- **DIRECTIVE**: Could you list every line of the items below as a numbered list, skipping the blank lines and leaving out the pictures?

[Begin]

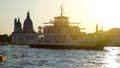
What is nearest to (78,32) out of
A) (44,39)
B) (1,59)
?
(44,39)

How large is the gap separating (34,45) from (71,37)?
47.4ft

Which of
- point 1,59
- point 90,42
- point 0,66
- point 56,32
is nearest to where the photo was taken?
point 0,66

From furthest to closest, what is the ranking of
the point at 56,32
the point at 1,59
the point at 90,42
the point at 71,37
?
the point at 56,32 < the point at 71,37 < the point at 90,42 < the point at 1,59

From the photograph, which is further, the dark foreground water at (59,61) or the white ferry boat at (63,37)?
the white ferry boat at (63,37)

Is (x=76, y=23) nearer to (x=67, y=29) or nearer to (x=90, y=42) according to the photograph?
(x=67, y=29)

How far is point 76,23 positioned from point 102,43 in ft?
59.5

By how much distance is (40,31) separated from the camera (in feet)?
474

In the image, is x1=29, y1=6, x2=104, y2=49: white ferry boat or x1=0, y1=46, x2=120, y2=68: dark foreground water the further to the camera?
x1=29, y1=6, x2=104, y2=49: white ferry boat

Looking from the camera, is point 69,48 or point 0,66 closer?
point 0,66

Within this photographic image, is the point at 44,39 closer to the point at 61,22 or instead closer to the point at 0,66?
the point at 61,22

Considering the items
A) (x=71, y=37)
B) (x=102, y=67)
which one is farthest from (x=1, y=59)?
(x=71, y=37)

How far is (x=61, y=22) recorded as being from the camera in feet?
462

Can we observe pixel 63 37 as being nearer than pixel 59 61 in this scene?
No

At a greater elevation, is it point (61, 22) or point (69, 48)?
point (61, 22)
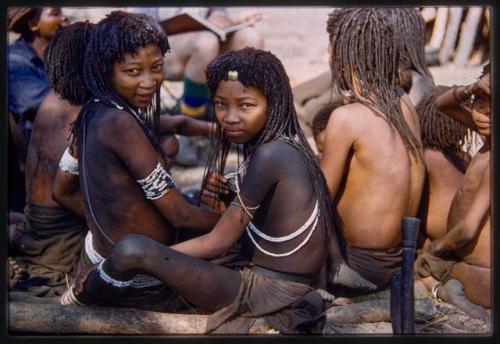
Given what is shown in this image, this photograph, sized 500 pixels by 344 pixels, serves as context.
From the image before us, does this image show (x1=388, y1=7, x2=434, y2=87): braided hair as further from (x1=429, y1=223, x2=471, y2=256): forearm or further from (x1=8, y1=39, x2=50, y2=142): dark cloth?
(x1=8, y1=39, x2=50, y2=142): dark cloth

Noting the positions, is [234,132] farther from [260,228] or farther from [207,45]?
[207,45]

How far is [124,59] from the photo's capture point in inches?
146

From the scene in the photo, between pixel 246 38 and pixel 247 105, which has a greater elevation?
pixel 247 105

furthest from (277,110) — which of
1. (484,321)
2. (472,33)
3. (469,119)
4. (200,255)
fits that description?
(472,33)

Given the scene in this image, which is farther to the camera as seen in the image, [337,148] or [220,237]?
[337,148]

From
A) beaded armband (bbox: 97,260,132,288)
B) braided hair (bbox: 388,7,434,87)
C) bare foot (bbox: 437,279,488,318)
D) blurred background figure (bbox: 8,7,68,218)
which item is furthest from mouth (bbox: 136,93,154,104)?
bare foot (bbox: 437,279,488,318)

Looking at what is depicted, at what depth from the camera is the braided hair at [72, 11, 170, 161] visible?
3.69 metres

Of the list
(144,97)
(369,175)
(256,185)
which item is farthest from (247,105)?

[End]

- **THE REPLY**:
1. What is nearest to (78,32) out of
2. A) (44,39)
3. B) (1,59)
4. ?
5. (44,39)
6. How large is the gap separating (34,45) from (71,37)?
7. 47.4ft
8. Which of
9. - point 1,59
10. - point 90,42
11. - point 0,66
12. - point 56,32
13. is nearest to where the photo was taken?
14. point 0,66
15. From furthest to closest, what is the ranking of
16. the point at 56,32
17. the point at 1,59
18. the point at 90,42
19. the point at 71,37
20. ?
21. the point at 56,32 < the point at 71,37 < the point at 90,42 < the point at 1,59
22. From the photograph, which is further, the dark foreground water at (59,61) or the white ferry boat at (63,37)?
23. the white ferry boat at (63,37)
24. Is (x=76, y=23) nearer to (x=67, y=29) or nearer to (x=90, y=42) according to the photograph?
25. (x=67, y=29)
26. How far is point 76,23 positioned from point 102,43 in ft?
27. 59.5
28. By how much distance is (40,31) separated from the camera (in feet)?
29. 474
30. In the image, is x1=29, y1=6, x2=104, y2=49: white ferry boat or x1=0, y1=46, x2=120, y2=68: dark foreground water the further to the camera?
31. x1=29, y1=6, x2=104, y2=49: white ferry boat
32. Looking from the camera, is point 69,48 or point 0,66 closer?
33. point 0,66
34. Within this photographic image, is the point at 44,39 closer to the point at 61,22 or instead closer to the point at 0,66?
35. the point at 61,22
36. Considering the items
37. A) (x=71, y=37)
38. B) (x=102, y=67)
39. which one is farthest from (x=1, y=59)?
40. (x=71, y=37)
41. How far is (x=61, y=22) recorded as being from the camera in feet?
42. 462
43. Can we observe pixel 63 37 as being nearer than pixel 59 61 in this scene?
44. No
45. At a greater elevation, is it point (61, 22) or point (69, 48)?
46. point (61, 22)
47. Given what is shown in this image, this photograph, sized 500 pixels by 344 pixels, serves as context.
48. From the image before us, does this image show (x1=388, y1=7, x2=434, y2=87): braided hair as further from (x1=429, y1=223, x2=471, y2=256): forearm or further from (x1=8, y1=39, x2=50, y2=142): dark cloth?
49. (x1=8, y1=39, x2=50, y2=142): dark cloth
50. Noting the positions, is [234,132] farther from [260,228] or farther from [207,45]?
51. [207,45]
52. How far is [124,59] from the photo's capture point in inches?
53. 146
54. From the scene in the photo, between pixel 246 38 and pixel 247 105, which has a greater elevation?
55. pixel 247 105
56. furthest from (277,110) — which of
57. 1. (484,321)
58. 2. (472,33)
59. 3. (469,119)
60. 4. (200,255)
61. fits that description?
62. (472,33)
63. Given the scene in this image, which is farther to the camera as seen in the image, [337,148] or [220,237]?
64. [337,148]
65. From
66. A) beaded armband (bbox: 97,260,132,288)
67. B) braided hair (bbox: 388,7,434,87)
68. C) bare foot (bbox: 437,279,488,318)
69. D) blurred background figure (bbox: 8,7,68,218)
70. which item is furthest from mouth (bbox: 136,93,154,104)?
71. bare foot (bbox: 437,279,488,318)
72. Looking at what is depicted, at what depth from the camera is the braided hair at [72, 11, 170, 161] visible?
73. 3.69 metres
74. Of the list
75. (144,97)
76. (369,175)
77. (256,185)
78. which item is farthest from (247,105)?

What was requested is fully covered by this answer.